Analysts see 3-5% domestic relief rally, but Wall Street tempering sentiment
The extent of the stock surge in Asia and Europe on Thursday, as well as the earlier record single-day runup since 2008 in the US, suggest the Sensex and Nifty could rise by as much as 3-5% on Friday.

Domestic stock markets missed the global rally on Thursday as they were shut for Mahavir Jayanti.
S&P 500, Dow Jones and Nasdaq were down 3-5% at the time of going to print.

The extent of the stock surge in Asia and Europe on Thursday, as well as the earlier record single-day runup since 2008 in the US, suggest the Sensex and Nifty could rise by as much as 3-5% on Friday. However, the cues from the intensely volatile Wall Street are shaky. Analysts are hesitant to conclude whether the market would have the legs to build on Friday's likely rebound as sticky US Treasury yields and concerns over its economic outlook could keep investors cautious.

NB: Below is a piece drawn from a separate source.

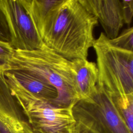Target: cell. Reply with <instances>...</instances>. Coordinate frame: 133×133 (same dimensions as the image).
<instances>
[{"label": "cell", "instance_id": "obj_5", "mask_svg": "<svg viewBox=\"0 0 133 133\" xmlns=\"http://www.w3.org/2000/svg\"><path fill=\"white\" fill-rule=\"evenodd\" d=\"M72 111L75 120L100 133H131L112 97L98 84L91 100L78 101Z\"/></svg>", "mask_w": 133, "mask_h": 133}, {"label": "cell", "instance_id": "obj_15", "mask_svg": "<svg viewBox=\"0 0 133 133\" xmlns=\"http://www.w3.org/2000/svg\"><path fill=\"white\" fill-rule=\"evenodd\" d=\"M122 10L124 23L129 25L133 16V1H122Z\"/></svg>", "mask_w": 133, "mask_h": 133}, {"label": "cell", "instance_id": "obj_1", "mask_svg": "<svg viewBox=\"0 0 133 133\" xmlns=\"http://www.w3.org/2000/svg\"><path fill=\"white\" fill-rule=\"evenodd\" d=\"M98 23L78 0H63L42 40L46 47L69 60L87 59Z\"/></svg>", "mask_w": 133, "mask_h": 133}, {"label": "cell", "instance_id": "obj_10", "mask_svg": "<svg viewBox=\"0 0 133 133\" xmlns=\"http://www.w3.org/2000/svg\"><path fill=\"white\" fill-rule=\"evenodd\" d=\"M74 72L76 91L79 100L89 101L97 91L98 68L94 62L87 59L71 60Z\"/></svg>", "mask_w": 133, "mask_h": 133}, {"label": "cell", "instance_id": "obj_4", "mask_svg": "<svg viewBox=\"0 0 133 133\" xmlns=\"http://www.w3.org/2000/svg\"><path fill=\"white\" fill-rule=\"evenodd\" d=\"M7 85L36 133H69L75 124L74 105L58 107L12 85Z\"/></svg>", "mask_w": 133, "mask_h": 133}, {"label": "cell", "instance_id": "obj_3", "mask_svg": "<svg viewBox=\"0 0 133 133\" xmlns=\"http://www.w3.org/2000/svg\"><path fill=\"white\" fill-rule=\"evenodd\" d=\"M94 48L98 71V84L112 98L133 94V51L112 46L104 33Z\"/></svg>", "mask_w": 133, "mask_h": 133}, {"label": "cell", "instance_id": "obj_8", "mask_svg": "<svg viewBox=\"0 0 133 133\" xmlns=\"http://www.w3.org/2000/svg\"><path fill=\"white\" fill-rule=\"evenodd\" d=\"M86 9L100 22L105 35L109 39L115 38L124 22L122 1L78 0Z\"/></svg>", "mask_w": 133, "mask_h": 133}, {"label": "cell", "instance_id": "obj_13", "mask_svg": "<svg viewBox=\"0 0 133 133\" xmlns=\"http://www.w3.org/2000/svg\"><path fill=\"white\" fill-rule=\"evenodd\" d=\"M109 41L114 47L125 50L132 51L133 28L132 26L127 28L114 39H109Z\"/></svg>", "mask_w": 133, "mask_h": 133}, {"label": "cell", "instance_id": "obj_9", "mask_svg": "<svg viewBox=\"0 0 133 133\" xmlns=\"http://www.w3.org/2000/svg\"><path fill=\"white\" fill-rule=\"evenodd\" d=\"M4 78L7 84L12 85L55 105L58 92L53 86L19 71H7L4 73Z\"/></svg>", "mask_w": 133, "mask_h": 133}, {"label": "cell", "instance_id": "obj_14", "mask_svg": "<svg viewBox=\"0 0 133 133\" xmlns=\"http://www.w3.org/2000/svg\"><path fill=\"white\" fill-rule=\"evenodd\" d=\"M15 51L9 43L0 41V77L8 71Z\"/></svg>", "mask_w": 133, "mask_h": 133}, {"label": "cell", "instance_id": "obj_2", "mask_svg": "<svg viewBox=\"0 0 133 133\" xmlns=\"http://www.w3.org/2000/svg\"><path fill=\"white\" fill-rule=\"evenodd\" d=\"M8 71H19L55 87L58 107L74 105L79 100L76 91L72 61L45 45L32 50H15Z\"/></svg>", "mask_w": 133, "mask_h": 133}, {"label": "cell", "instance_id": "obj_7", "mask_svg": "<svg viewBox=\"0 0 133 133\" xmlns=\"http://www.w3.org/2000/svg\"><path fill=\"white\" fill-rule=\"evenodd\" d=\"M0 133H36L11 95L4 76L0 77Z\"/></svg>", "mask_w": 133, "mask_h": 133}, {"label": "cell", "instance_id": "obj_16", "mask_svg": "<svg viewBox=\"0 0 133 133\" xmlns=\"http://www.w3.org/2000/svg\"><path fill=\"white\" fill-rule=\"evenodd\" d=\"M0 41L10 43V36L5 17L0 7Z\"/></svg>", "mask_w": 133, "mask_h": 133}, {"label": "cell", "instance_id": "obj_11", "mask_svg": "<svg viewBox=\"0 0 133 133\" xmlns=\"http://www.w3.org/2000/svg\"><path fill=\"white\" fill-rule=\"evenodd\" d=\"M41 38L63 0H20Z\"/></svg>", "mask_w": 133, "mask_h": 133}, {"label": "cell", "instance_id": "obj_6", "mask_svg": "<svg viewBox=\"0 0 133 133\" xmlns=\"http://www.w3.org/2000/svg\"><path fill=\"white\" fill-rule=\"evenodd\" d=\"M0 7L8 24L10 44L15 50H32L44 45L20 0H0Z\"/></svg>", "mask_w": 133, "mask_h": 133}, {"label": "cell", "instance_id": "obj_12", "mask_svg": "<svg viewBox=\"0 0 133 133\" xmlns=\"http://www.w3.org/2000/svg\"><path fill=\"white\" fill-rule=\"evenodd\" d=\"M112 99L127 127L130 131L132 133L133 94Z\"/></svg>", "mask_w": 133, "mask_h": 133}]
</instances>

Bounce Unlikely to Sustain: Analysts
"The bounce in Indian markets on Friday primarily will primarily be driven by short covering, but the rally is likely to be restricted to 3% or thereabouts," said Akshay Chinchalkar, head of research, Axis Securities.
"The tariffs announced were mainly a negotiation tactic and not sacrosanct. So, the 90-day pause is expected to trigger a relief rally on Friday," said Siddarth Bhamre, head of institutional research, Asit C Mehta Intermediates. "However, a 10% tariff is already effective and not revoked."
Bhamre said the stocks bounceback is not anticipated to be sustained as the US-China trade war is only intensifying.
Asian markets rallied on Thursday, with Japan and Taiwan surging over 9% each. South Korea soared 6.6%, while Indonesia gained 4.8%.
"Given the back and forth on tariffs, the uncertainty is not expected to go away completely but it is anticipated to relieve some short-term pressure," said Rohit Srivastava, founder at indiacharts.com. While a op is likely on Friday in India on account of short covering, this may not extend to the next few sessions, he said.